Why wasn’t this homeless 22 year old on an insulin pump? Maybe because he is 22 and homeless. I’d have to get to know him and his situation better before I decided if that was reasonable.
Reasonableness respects that there is almost always a range of options that could be considered for any particular patient and situation.
I’ve learned a lot more medicine and avoided becoming increasingly dogmatic in my practice by seeking to understand and even defend the practice of other doctors instead of starting with criticism.

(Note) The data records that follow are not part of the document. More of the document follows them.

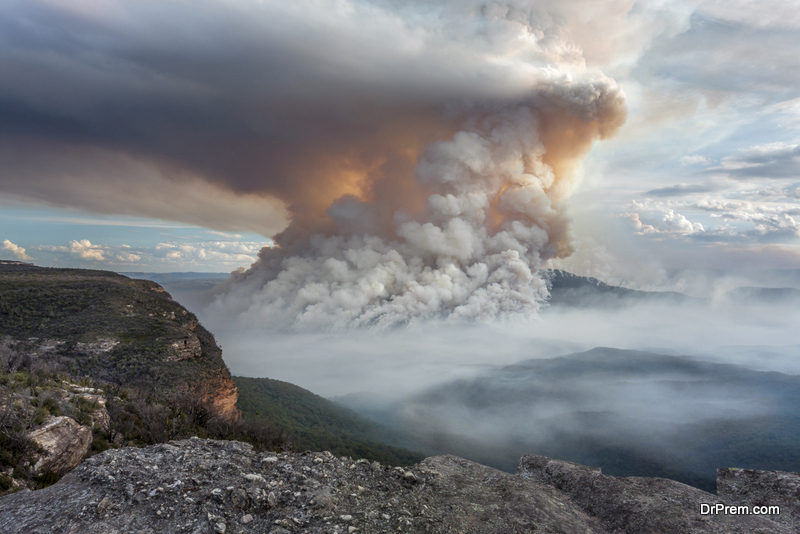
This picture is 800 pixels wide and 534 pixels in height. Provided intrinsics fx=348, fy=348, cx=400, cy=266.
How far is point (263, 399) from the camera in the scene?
63.7 m

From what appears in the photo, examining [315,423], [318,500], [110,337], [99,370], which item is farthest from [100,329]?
[315,423]

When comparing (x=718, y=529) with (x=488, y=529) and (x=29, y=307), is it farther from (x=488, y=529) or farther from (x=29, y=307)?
(x=29, y=307)

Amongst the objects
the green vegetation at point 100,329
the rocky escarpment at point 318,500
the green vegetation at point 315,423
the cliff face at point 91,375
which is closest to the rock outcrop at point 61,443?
the cliff face at point 91,375

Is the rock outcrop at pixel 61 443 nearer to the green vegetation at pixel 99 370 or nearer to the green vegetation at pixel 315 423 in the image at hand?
the green vegetation at pixel 99 370

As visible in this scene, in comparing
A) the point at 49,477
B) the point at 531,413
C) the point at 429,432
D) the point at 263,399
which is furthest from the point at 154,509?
the point at 531,413

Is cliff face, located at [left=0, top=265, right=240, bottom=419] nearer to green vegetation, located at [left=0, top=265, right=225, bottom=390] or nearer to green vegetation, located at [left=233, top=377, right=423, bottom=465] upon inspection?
green vegetation, located at [left=0, top=265, right=225, bottom=390]

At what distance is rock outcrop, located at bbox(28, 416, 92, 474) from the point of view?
880 centimetres

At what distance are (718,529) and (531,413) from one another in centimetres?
18146

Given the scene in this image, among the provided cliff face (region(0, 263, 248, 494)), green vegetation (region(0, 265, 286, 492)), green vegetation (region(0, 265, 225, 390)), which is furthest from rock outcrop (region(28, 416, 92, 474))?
green vegetation (region(0, 265, 225, 390))

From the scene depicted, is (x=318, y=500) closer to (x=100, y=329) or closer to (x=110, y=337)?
(x=110, y=337)

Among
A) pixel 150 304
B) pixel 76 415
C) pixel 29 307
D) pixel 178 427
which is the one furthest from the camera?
pixel 150 304

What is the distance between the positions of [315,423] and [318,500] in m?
65.2

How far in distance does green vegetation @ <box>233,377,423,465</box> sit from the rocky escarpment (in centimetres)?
3650

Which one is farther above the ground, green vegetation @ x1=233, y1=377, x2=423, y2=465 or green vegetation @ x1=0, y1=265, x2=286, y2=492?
green vegetation @ x1=0, y1=265, x2=286, y2=492
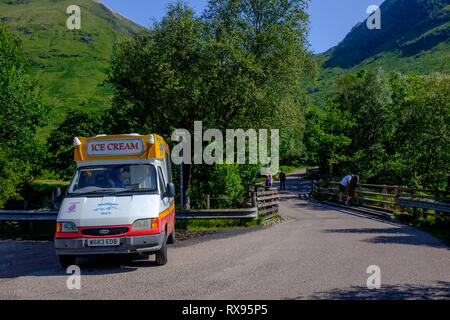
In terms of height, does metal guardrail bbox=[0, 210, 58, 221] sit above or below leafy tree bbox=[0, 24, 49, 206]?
below

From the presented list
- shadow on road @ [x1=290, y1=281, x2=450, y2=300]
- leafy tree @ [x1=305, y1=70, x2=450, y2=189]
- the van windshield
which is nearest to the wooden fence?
the van windshield

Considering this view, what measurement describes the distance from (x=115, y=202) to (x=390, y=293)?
5.18 m

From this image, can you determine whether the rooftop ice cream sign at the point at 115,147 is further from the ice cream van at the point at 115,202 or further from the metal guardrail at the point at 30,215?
the metal guardrail at the point at 30,215

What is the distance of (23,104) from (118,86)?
9.22 metres

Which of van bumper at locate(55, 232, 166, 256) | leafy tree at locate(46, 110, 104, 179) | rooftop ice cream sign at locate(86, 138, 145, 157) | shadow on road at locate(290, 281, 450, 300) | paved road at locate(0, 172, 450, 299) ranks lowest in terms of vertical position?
paved road at locate(0, 172, 450, 299)

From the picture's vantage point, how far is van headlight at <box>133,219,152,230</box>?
7332 millimetres

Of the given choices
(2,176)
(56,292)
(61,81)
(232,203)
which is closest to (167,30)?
(232,203)

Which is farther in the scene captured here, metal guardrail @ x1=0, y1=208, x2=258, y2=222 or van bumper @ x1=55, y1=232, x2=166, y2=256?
metal guardrail @ x1=0, y1=208, x2=258, y2=222

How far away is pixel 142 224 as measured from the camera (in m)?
7.39

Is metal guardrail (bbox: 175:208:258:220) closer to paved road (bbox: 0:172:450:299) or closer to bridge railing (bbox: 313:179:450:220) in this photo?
paved road (bbox: 0:172:450:299)

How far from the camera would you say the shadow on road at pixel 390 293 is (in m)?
5.31

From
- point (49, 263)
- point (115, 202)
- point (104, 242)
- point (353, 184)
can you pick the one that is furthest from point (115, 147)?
point (353, 184)
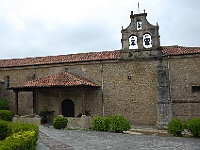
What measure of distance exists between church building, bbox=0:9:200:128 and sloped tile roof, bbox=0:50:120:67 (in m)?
0.08

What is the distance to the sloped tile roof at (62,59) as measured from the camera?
67.6 feet

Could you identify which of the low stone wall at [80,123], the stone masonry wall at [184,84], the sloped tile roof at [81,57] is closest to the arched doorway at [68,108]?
the low stone wall at [80,123]

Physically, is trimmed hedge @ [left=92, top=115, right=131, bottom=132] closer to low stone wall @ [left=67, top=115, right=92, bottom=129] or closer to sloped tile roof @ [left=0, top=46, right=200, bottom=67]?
low stone wall @ [left=67, top=115, right=92, bottom=129]

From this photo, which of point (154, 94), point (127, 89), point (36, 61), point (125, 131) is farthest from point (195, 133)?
point (36, 61)

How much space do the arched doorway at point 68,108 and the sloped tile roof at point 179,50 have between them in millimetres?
8984

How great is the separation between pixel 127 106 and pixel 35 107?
7.79 m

It has taught me that there is a lot of good, reasonable medicine being practiced all over. It doesn’t always work because a) nature is complicated and b) everybody winds up dead from something eventually.
The rule seems to be there are a lot of good intentioned doctors out there making hard decisions with limited information. Exceptions in the form of sinister practitioners making negligent decisions are rare.
If you feel the need to feel superior and ridicule the decisions made by someone, read your own charts from a few years ago. You’ll see you didn’t have the whole picture. You made quick decisions based on limited information.
After you read the discharge summary, practice the principle of charity I have described here.

Don’t ask, “Was I right?” on day one.

Instead ask, “Was my decision reasonable based on the information and situation I was faced with at the time I saw the patient?”